I don't know the _kosher_ way of doing this problem anymore, but I know how to do it.

If you allow yourself to believe this is legitimate:

\[\frac{du}{dt} = Au\]\[\frac{du}{u} = Adt\]\[\ln u = At+k\]\[u=ce^{At}\]
we can calculate the matrix exponential with the taylor series after we diagonalize it:

\[u = cP^{-1}e^{Dt}P\]

Although I have a feeling that's not too helpful. :|

Answer 5

from the thread i'm not sure what you already know; but the basic idea behind this is that **if** we have \(\mathbf {\dot x }= A \mathbf{ x}\), where, say, column vector \(\mathbf x(t) = \left[\begin{matrix}x_1(t) \\ x_2(t) \\x_3(t)\end{matrix}\right]\),

and A is a 3x3 matrix of constants [it doesn't have to be 3, it can be anything but you are looking at 3]

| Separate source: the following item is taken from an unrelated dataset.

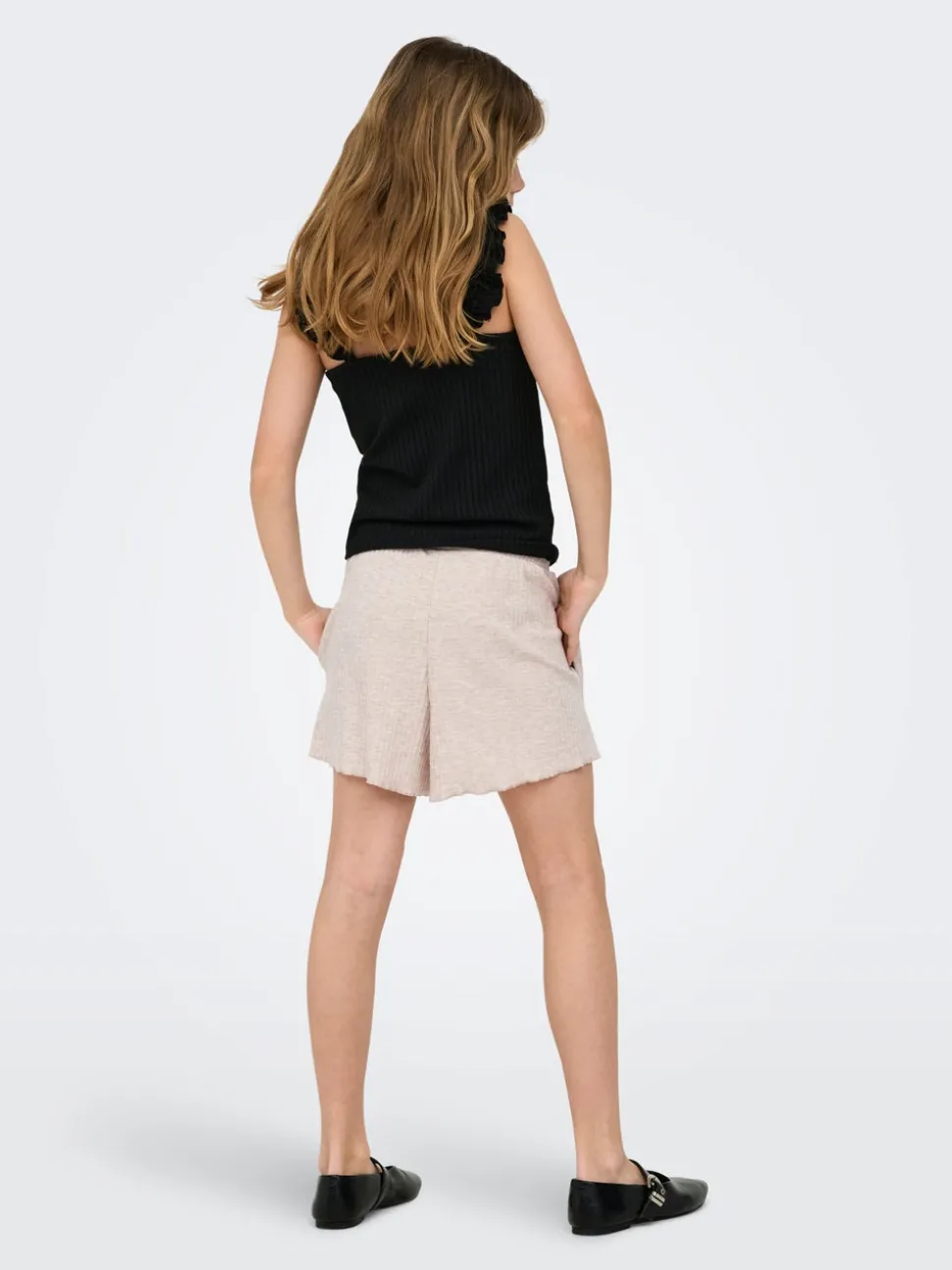 KOGNELLA Lös passform Shorts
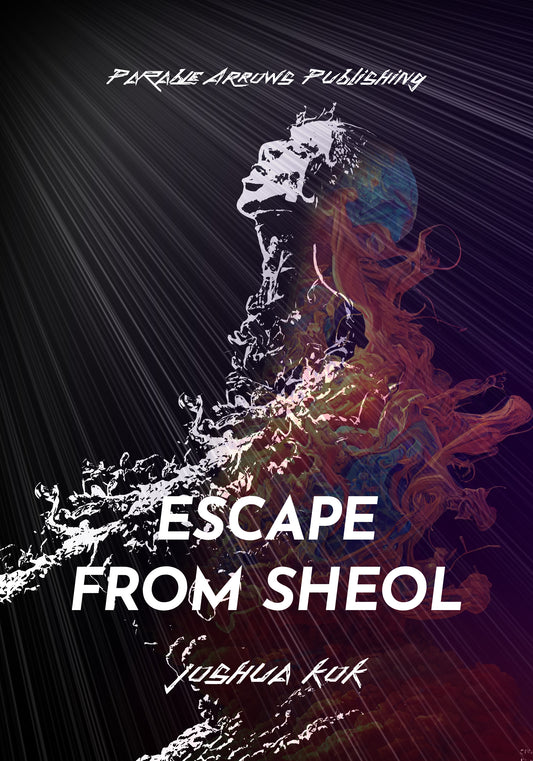 Escape from Sheol - Free Poetry Book PDF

**and** if there exists a solution \(\mathbf{x} = \mathbf{v}e^{\lambda t}\), where \(\mathbf v = \left[\begin{matrix}c_1 \\ c_2 \\c_3\end{matrix}\right]\), ie a vector of constants

then we can see that \(\mathbf{\dot x} = \lambda \mathbf{v}e^{\lambda t}\) so \(A\mathbf{v}e^{\lambda t} = \lambda \mathbf{v}e^{\lambda t}\) or \(A \mathbf v = \lambda \mathbf v\), ie it is an eigenvector problem.

the final bit is that we **know** there will be such a solution if we are looking at a system of linear homogeneous constant coefficient first order DE's.

taking a simple example \(\left[\begin{matrix} \dot x \\ \dot y\end{matrix}\right] = \left[\begin{matrix}3 & 2 \\ 1 & 4\end{matrix}\right] \left[\begin{matrix} x \\ y\end{matrix}\right]\)

we can write these as \(\dot x = 3x + 2y\) and \(\dot y = x + 4y\) and from the second one we know that \(\dot x = \ddot y - 4 \dot y \) so \(\ddot y - 4 \dot y = 3(\dot y - 4y) + 2y \) or \(\ddot y - 7 \dot y +10y = 0\).

the auxiliary eqn for that 2nd order constant coefficient linear DE is \(\lambda^2 - 7 \lambda + 10 = 0\) or \((\lambda - 5)(\lambda - 2)= 0\). the general solution is \(y(t) = A e^{5t} + B e^ {2t}\). from \(\dot y = x + 4y\) you will find that \(x(t) = Ae^{5t} - 2B e^{2t}\)

and this is where we notice something. the eigen values for that matrix are the solutions to \((3-\lambda)(4-\lambda) - 1(2) = 0\) or \(\lambda^2 - 7 \lambda + 10 = 0\) [!!]

the eigenvectors are \(\left[\begin{matrix}1 \\ 1\end{matrix}\right]\) and \(\left[\begin{matrix}-2 \\ 1\end{matrix}\right]\)

the solution is \(\left[\begin{matrix}x \\ y\end{matrix}\right] = A \left[\begin{matrix}1 \\ 1\end{matrix}\right] e^{5t} + B \left[\begin{matrix}-2 \\ 1\end{matrix}\right] e^{2t}\)

if we apply this logic to the problem you have presented here, you are solving \(y'''-3y'-2y=0\)

http://www.wolframalpha.com/input/?i=y%27%27%27-3y%27-2y%3D0

....because we can reverse engineer the 3rd order DE from the eigenvalues as \( (D+1)(D+1)(D-2)y = 0\) where \(D = \frac{d}{dt}\), the differential operator. and you will notice the 3rd row of your matrix in the solution offered by Wolfram .

you may well know all of that already. if so, mea culpa.


if not, it is a big mouthful, and you have repeating roots which create the same issues in system solutions as they do in the method of undetermined coefficients, which is what all this piggy-backs off. to my mind at least..... we can follow the repeated roots idea next, if you like

FYI, i'm not actually very good with this stuff, just very interested....in the whole idea. i hope this has added something.